Anticipation, Action and Reaction are three of the main foundational principles of animation. Without them, your animation will appear to be mechanical and stiff.

If you are standing still on both your feet and you want to begin walking, you will start by shifting your weight from being equally distributed on both legs onto the one leg, let’s say your right leg. You do this so that you can lift your leg off the ground and move it forward in the direction you want to walk. This shift of weight is always in the opposite direction that you will ultimately be moving in. This is called anticipation. A slight movement in the opposite direction that your main movement is in. The anticipation gives a moment of preparation for the character, and the audience to gain the full advantage of the main movement.

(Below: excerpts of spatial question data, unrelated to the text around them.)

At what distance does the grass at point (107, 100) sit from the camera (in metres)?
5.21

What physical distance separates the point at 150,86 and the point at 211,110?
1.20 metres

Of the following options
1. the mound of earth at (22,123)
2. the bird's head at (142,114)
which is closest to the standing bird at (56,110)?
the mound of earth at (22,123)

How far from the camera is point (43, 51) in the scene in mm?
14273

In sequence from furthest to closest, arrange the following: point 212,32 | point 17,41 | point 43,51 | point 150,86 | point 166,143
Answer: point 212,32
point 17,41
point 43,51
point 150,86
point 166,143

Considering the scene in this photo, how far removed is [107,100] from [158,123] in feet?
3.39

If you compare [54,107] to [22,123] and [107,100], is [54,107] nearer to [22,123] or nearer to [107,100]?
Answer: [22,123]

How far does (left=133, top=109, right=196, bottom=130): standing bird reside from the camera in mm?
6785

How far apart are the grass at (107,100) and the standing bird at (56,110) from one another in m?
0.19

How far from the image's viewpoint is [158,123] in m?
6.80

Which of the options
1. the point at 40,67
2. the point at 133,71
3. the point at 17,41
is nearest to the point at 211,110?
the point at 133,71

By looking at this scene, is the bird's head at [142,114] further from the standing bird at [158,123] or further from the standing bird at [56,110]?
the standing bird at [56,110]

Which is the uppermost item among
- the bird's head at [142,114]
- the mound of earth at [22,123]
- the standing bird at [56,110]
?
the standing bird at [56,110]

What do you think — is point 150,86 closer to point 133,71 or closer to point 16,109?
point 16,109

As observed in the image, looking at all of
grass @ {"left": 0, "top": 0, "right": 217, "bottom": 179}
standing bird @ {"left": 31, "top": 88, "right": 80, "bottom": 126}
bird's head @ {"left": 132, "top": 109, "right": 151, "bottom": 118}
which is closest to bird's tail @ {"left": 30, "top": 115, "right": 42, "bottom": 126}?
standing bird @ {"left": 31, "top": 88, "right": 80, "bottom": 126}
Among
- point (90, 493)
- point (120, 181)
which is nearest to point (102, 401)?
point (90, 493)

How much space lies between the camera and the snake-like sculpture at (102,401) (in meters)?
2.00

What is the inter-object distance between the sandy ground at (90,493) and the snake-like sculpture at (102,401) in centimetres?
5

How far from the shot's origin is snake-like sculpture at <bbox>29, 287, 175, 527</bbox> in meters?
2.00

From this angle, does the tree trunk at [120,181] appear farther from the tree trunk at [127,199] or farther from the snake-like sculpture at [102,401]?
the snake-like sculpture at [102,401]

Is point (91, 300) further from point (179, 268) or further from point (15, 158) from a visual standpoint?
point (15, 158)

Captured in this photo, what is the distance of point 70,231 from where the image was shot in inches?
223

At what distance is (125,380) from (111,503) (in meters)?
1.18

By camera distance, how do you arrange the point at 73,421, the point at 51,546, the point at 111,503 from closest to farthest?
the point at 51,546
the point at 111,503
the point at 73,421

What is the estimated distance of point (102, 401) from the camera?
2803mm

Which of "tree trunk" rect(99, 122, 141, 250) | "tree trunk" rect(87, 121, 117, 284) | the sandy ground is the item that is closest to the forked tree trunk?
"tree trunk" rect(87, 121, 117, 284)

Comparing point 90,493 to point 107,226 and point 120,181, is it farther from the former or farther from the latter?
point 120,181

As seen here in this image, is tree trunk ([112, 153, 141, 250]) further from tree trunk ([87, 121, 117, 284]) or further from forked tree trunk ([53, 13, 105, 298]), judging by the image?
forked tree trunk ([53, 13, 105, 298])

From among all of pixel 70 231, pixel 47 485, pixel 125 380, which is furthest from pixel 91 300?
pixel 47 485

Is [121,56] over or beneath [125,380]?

Anticipation will add life to a characters otherwise mechanical movements. As a general rule, you should anticipate every move, even if it’s just for one drawing. There are subtle anticipations and there are broad ones. It depends on the character type, the mood,the situation, the action, and the emotion involved. A quiet character in a calm mood, pointing at something on a table, saying, “There’s your fork.” might have a 2 drawing anticipation with the hand moving back only one inch and then moving forward into an almost-but-not-quite fully extended arm.

A much more boisterous character in the same scenario but being much more exaggerated could rear back two or three feet and then move into a fully extended point.

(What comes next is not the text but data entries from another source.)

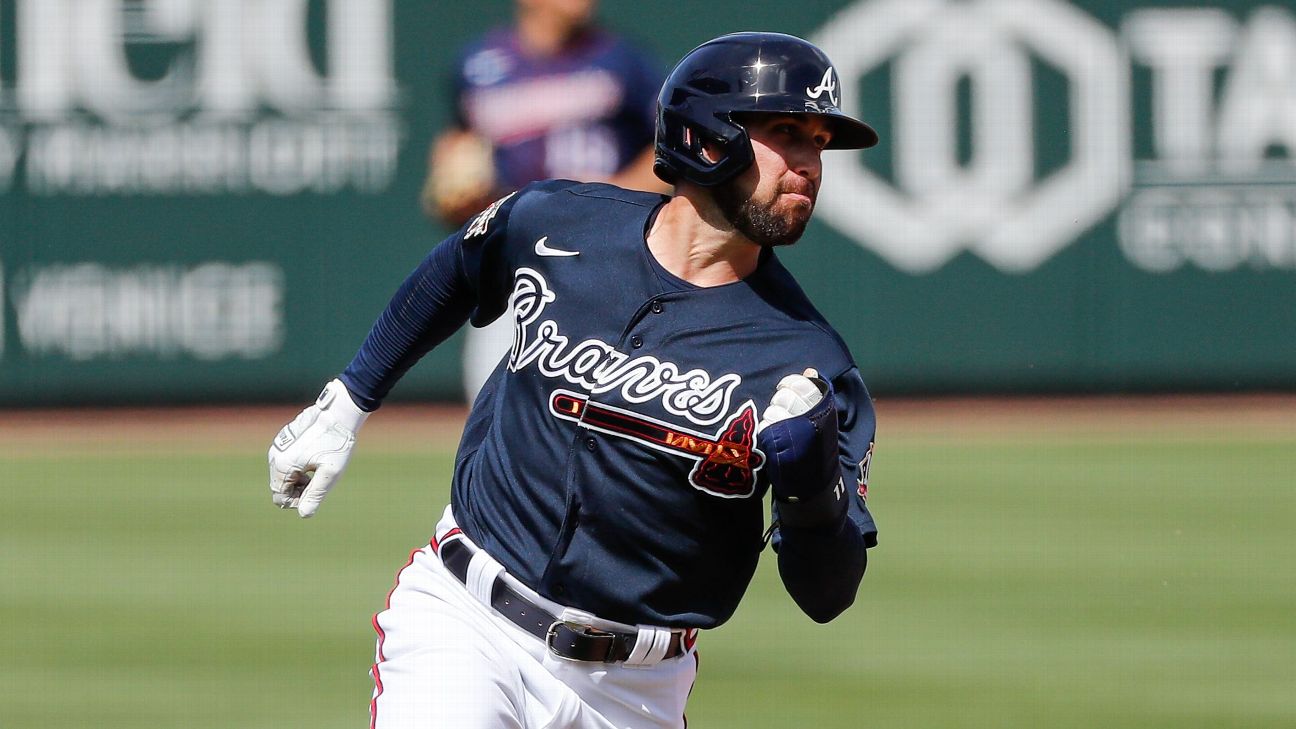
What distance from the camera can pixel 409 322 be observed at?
14.7 ft

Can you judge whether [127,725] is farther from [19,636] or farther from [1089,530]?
[1089,530]

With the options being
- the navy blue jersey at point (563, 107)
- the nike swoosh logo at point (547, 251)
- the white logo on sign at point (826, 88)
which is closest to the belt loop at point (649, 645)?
the nike swoosh logo at point (547, 251)

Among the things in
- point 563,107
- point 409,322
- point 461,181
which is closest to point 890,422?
point 563,107

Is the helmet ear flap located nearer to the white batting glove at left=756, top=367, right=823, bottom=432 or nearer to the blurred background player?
the white batting glove at left=756, top=367, right=823, bottom=432

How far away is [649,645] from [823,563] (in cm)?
46

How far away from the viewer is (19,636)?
7.41 meters

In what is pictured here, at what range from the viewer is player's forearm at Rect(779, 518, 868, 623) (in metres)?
3.68

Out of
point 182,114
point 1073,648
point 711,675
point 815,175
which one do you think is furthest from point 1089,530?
point 182,114

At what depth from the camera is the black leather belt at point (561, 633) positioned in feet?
12.8

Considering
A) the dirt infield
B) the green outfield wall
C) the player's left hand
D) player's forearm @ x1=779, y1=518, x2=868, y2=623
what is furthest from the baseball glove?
the player's left hand

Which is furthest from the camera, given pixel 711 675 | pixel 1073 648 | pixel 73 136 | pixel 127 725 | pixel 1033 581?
pixel 73 136

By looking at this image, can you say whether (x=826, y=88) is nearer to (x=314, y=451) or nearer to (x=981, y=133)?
(x=314, y=451)

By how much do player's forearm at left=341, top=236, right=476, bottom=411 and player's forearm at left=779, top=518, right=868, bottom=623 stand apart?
1.13 metres

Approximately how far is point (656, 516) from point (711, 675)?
297 centimetres
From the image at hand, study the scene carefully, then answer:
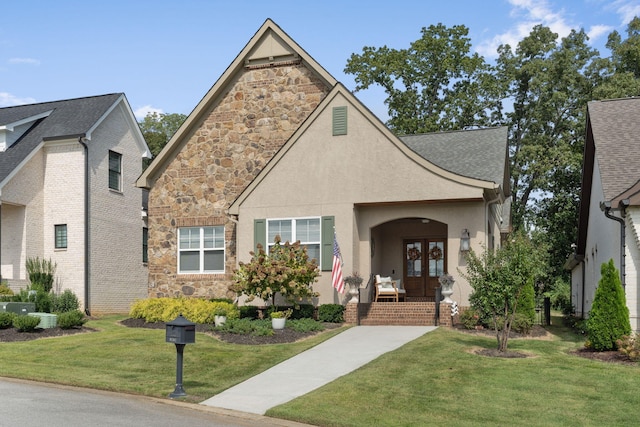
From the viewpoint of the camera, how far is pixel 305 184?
20.4 meters

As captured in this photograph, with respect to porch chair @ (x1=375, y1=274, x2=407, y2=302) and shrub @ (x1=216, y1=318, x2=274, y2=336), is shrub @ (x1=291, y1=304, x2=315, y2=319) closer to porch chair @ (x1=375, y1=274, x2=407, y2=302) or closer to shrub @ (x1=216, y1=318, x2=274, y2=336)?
shrub @ (x1=216, y1=318, x2=274, y2=336)

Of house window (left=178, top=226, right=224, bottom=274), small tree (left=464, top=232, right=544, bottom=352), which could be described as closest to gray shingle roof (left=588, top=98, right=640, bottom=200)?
small tree (left=464, top=232, right=544, bottom=352)

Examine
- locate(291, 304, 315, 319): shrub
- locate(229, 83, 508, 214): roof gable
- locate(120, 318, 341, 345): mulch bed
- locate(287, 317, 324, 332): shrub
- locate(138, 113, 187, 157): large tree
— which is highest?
locate(138, 113, 187, 157): large tree

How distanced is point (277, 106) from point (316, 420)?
49.5 feet

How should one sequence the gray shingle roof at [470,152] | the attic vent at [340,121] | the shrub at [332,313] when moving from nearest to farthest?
the shrub at [332,313] < the gray shingle roof at [470,152] < the attic vent at [340,121]

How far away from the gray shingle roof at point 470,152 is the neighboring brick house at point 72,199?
40.1ft

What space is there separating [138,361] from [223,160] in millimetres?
10528

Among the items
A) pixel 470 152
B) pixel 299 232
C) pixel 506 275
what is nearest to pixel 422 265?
pixel 470 152

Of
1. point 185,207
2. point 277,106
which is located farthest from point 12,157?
point 277,106

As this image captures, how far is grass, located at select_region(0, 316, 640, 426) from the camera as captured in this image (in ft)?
31.8

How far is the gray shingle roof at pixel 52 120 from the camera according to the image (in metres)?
26.0

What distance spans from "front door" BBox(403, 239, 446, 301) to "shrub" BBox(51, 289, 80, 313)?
11.7 m

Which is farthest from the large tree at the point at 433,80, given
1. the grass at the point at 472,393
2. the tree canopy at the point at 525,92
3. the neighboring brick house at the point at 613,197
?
the grass at the point at 472,393

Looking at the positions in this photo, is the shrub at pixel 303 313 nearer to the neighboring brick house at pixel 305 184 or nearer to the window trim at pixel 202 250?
the neighboring brick house at pixel 305 184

Usually, the bigger the action; the bigger your anticipation should be.

Another example of an obvious use of anticipation is in a golf swing. If you try to move the ball without pulling the club back the ball won’t go too far, so you have to anticipate the hit by swinging the club back and then swinging through, hitting the ball. The same applies to shooting a puck with a hockey stick. Without an anticipation, you end up with a wrist shot which is effective in certain instances but is less powerful than a slap shot. The same general statement applies: the stronger your anticipation; the stronger the action.

As with anything in animation though, for every rule, there are many reasons to break it. Just remember my personal primary rule that overrides everything: “If it looks good, that’s all that matters.” or “It doesn’t matter how you get it done, just so long as it looks good.”

ANTICIPATION
- Preparation
- Catches audiences eye
- Directional focus, points out object of the action.Usually moves in the
opposite direction to add punch and contrast to the action itself
- In acting it will indicate character / personality
- Once anticipation is established, the action itself is usually self evident
(especially true in fast actions)
- Slower actions have more minimal anticipations.


19
20
21
The character anticipates back two drawings (4 frames) out of key drawing 19 and then moves forward into the astonished pose, key drawing 24.

Drawing 22 is the halfway stretch inbetween and 23 is a tight favor into 24.

22
23
24
It has been said that “there is no such thing as an exact halfway inbetween”. Drawing 22 is an example of this. If you look at the mouth of the character, you’ll notice that it is more open in 22 than in 23. The hands are also stretched open more than in 21.

While the general mass of the character is at the halfway point, these other two parts are not. You can do this to add some flavor to certain actions. This just happens to be one of them. The mouth being open more adds impact to the expression and the hands being stretched do the same thing. The natural halfway point for these would be the mouth just slightly open and the fingers curling over. This type of an inbetween would soften the action and the impact of drawing 24 would be lost.

It’s usually the animator’s responsibility to indicate this type of an inbetween.